[六省联考2017]相逢是问候 题解
安利\(:\) 杂题选做
首先可以想到通过欧拉定理计算\(.\)
不难发现只有前\(log\)次修改是有用的\(,\)那么直接维护就可以了\(.\)
注意不要每次计算的时候直接调用快速幂\(,\)这样会多一个\(\log.\)
正确的姿势是对于每个\(mod\) \(O(\sqrt{2\times mod})\)预处理一下\(c^x\)和\(c^{mx}\) \(,\)然后就可以做到\(O(1)\)计算一个\(c^x.\)

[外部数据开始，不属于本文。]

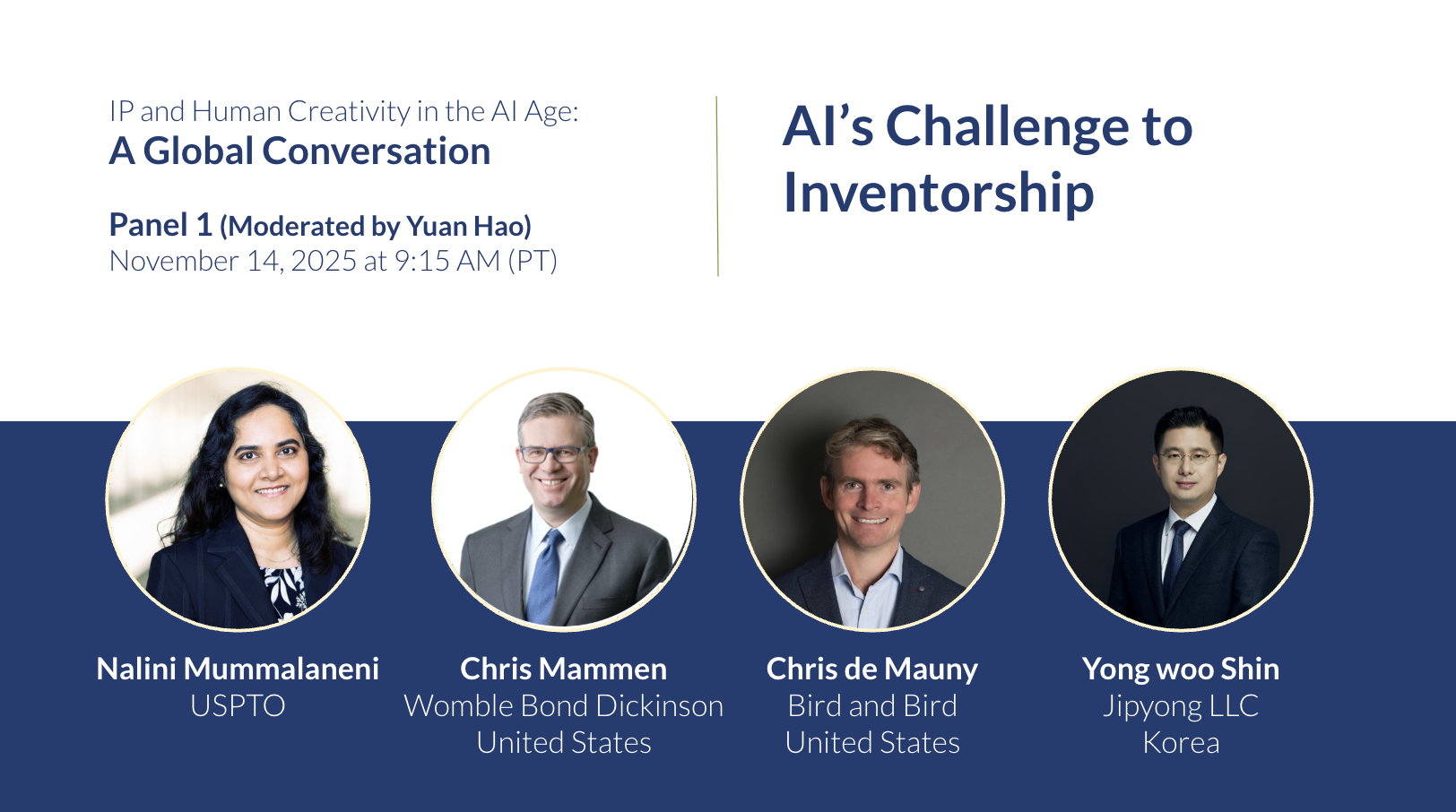 IP and Human Creativity in the AI Age:
A Global Conversation

Panel 1 (Moderated by Yuan Hao)
November 14, 2025 at 9:15 AM (PT)

AI's Challenge to Inventorship

Nalini Mummalaneni
USPTO

Chris Mammen
Womble Bond Dickinson
United States

Chris de Mauny
Bird and Bird
United States

Yong woo Shin
Jipyong LLC
Korea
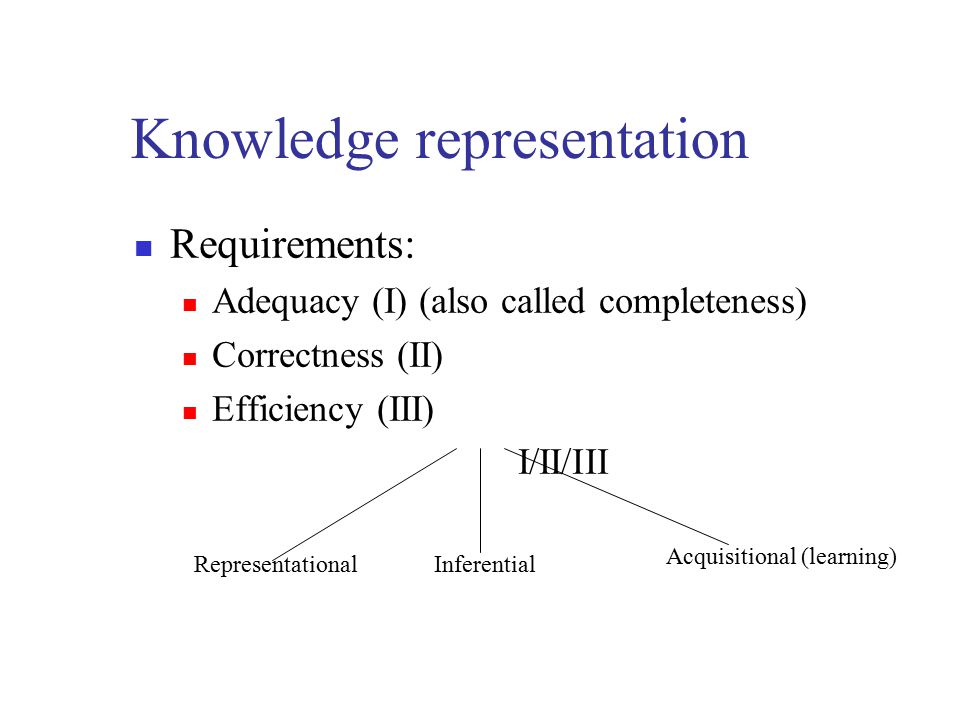 Knowledge representation

Requirements:

Adequacy (I) (also called completeness)

Correctness (II)

Efficiency (III)

I/II/III

Representational

Inferential

Acquisitional (learning)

实现的好可以做到\(O(nlog^2max(p,n))\)
代码\(:\)
#include <bits/stdc++.h>
#define LL long long
using namespace std;
const int N = 50005,D = 60;
inline int calcphi(int n){
static int t,i,ans; t = n,ans = n;
for (i = 2; i * i <= n; ++i) if (t % i == 0){
while (!(t%i)) t /= i;
ans = ans / i * (i-1);
}
if (t > 1) ans = ans / t * (t-1);
return ans;
}
int P;
int c;
int p[D],cntp,c1[D][1<<15],c2[D][1<<15];
inline int Mo(LL n,int p){ return n >= p ? (n % p + p) : n; }
inline void init_c(){
int i,j;
for (i = 0; i <= cntp; ++i){
c1[i][0] = c2[i][0] = 1;
for (j = 1; j < 1<<15; ++j) c1[i][j] = Mo((LL)c1[i][j-1] * c,p[i]);
c2[i][1] = Mo((LL)c1[i][(1<<15)-1] * c,p[i]);
for (j = 2; j < 1<<15; ++j) c2[i][j] = Mo((LL)c2[i][j-1] * c2[i][1],p[i]);
}
}
inline int power(int n,int i){ return Mo((LL)c1[i][n&32767]*c2[i][n>>15],p[i]); }
int n,m,a[N][D];
inline int calc(int x,int cnt,int i){
if (!cnt) return Mo(x,p[i]); if (i == cntp) return c ? 1 : 0;
return power(calc(x,cnt-1,i+1),i);
}
int sum[N<<2],mn[N<<2];
inline void up(int o){
mn[o] = min(mn[o<<1],mn[o<<1|1]);
sum[o] = sum[o<<1] + sum[o<<1|1];
if (sum[o] >= P) sum[o] -= P;
}
inline void Build(int o,int l,int r){
mn[o] = 0; if (l == r){ sum[o] = a[l][0]; return; }
int mid = l+r>>1; Build(o<<1,l,mid); Build(o<<1|1,mid+1,r); up(o);
}
int ll,rr;
inline void Add(int o,int l,int r){
if (mn[o] > cntp) return;
if (l == r){ ++mn[o],sum[o] = a[l][mn[o]]; return; }
if (ll <= l && rr >= r){ int mid = l+r>>1; Add(o<<1,l,mid); Add(o<<1|1,mid+1,r); up(o); return; }
int mid = l+r>>1; if (ll <= mid) Add(o<<1,l,mid); if (rr > mid) Add(o<<1|1,mid+1,r); up(o);
}
int qans;
inline void Ask(int o,int l,int r){
if (ll <= l && rr >= r){ qans = (qans + sum[o] >= P) ? (qans + sum[o] - P) : (qans + sum[o]); return; }
int mid = l+r>>1; if (ll <= mid) Ask(o<<1,l,mid); if (rr > mid) Ask(o<<1|1,mid+1,r);
}
int main(){
int i,j,op;
cin >> n >> m >> P >> c;
p[cntp = 0] = P; while (p[cntp] > 1) ++cntp,p[cntp] = calcphi(p[cntp-1]);
init_c();
for (i = 1; i <= n; ++i){
cin >> a[i][0];
for (j = 1; j <= cntp+1; ++j) a[i][j] = calc(a[i][0],j,0) % P;
a[i][0] %= P;
}
Build(1,1,n);
while (m--){
cin >> op >> ll >> rr;
if (op == 0) Add(1,1,n);
else qans = 0,Ask(1,1,n),cout << qans << '\n';
}
return 0;
}